The cool thing about an amendment is that you can’t claim to invalidate it constitutionality, it is the constitution. So, modifications do not need to pass any sort of constitutional test.
You compare 1A with 2A, but your comparison suffers from the fact that you can’t kill 58 people in a crowd with speech. You need a weapon to do that. “Why do you want to protest against that?” vs “Why do you want to fire your gun into a crowd?” is a much more apt comparison.
The assumption that I’m hearing is that heavy gun restrictions and buybacks will result in a sustainable drop in murder rates, so I used rates a few years prior to Australia’s gun law changes against the most recent data. The yearly detail is in the links provided, I just didn’t have time to chart the year-over-year results and trends. I used the same time period for the US to get an apples-to-apples comparison.

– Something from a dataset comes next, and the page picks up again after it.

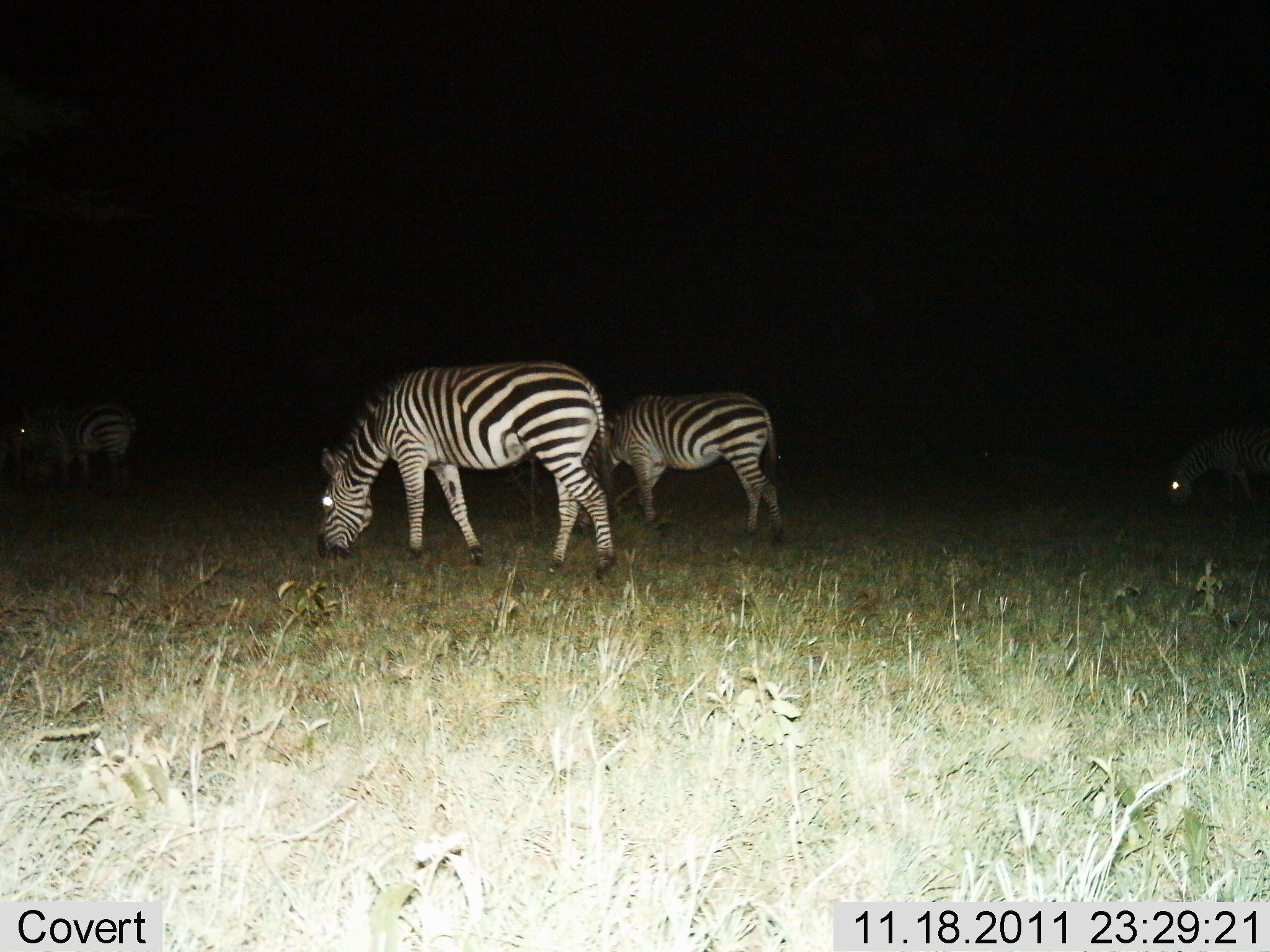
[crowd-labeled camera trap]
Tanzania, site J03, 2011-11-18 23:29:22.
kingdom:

Interestingly to me, the murder rate in AUS stayed statistically level from 1993 to 2002, indicating that the gun laws and buyback had no affect at all. Murder rates start dropping in 2003 and went down 20% by 2013. The US murder rate has trended steadily downward from 1993 (when background checks were made mandatory for purchases through licensed dealers) through 2013.
I doubt background checks are responsible for all of the 20 year downward trend, but I do believe it helped. Closing the private sale loophole and requiring that all gun purchases be cleared through an FFL dealer, and include a background check, would likely have another positive correlation to murder rates, but enforcement would be nigh impossible.
Yes, that’s exactly what I meant. Would you like to go through the entire list of mental disorders that exist and I will tell you which ones I don’t think should have access to a gun?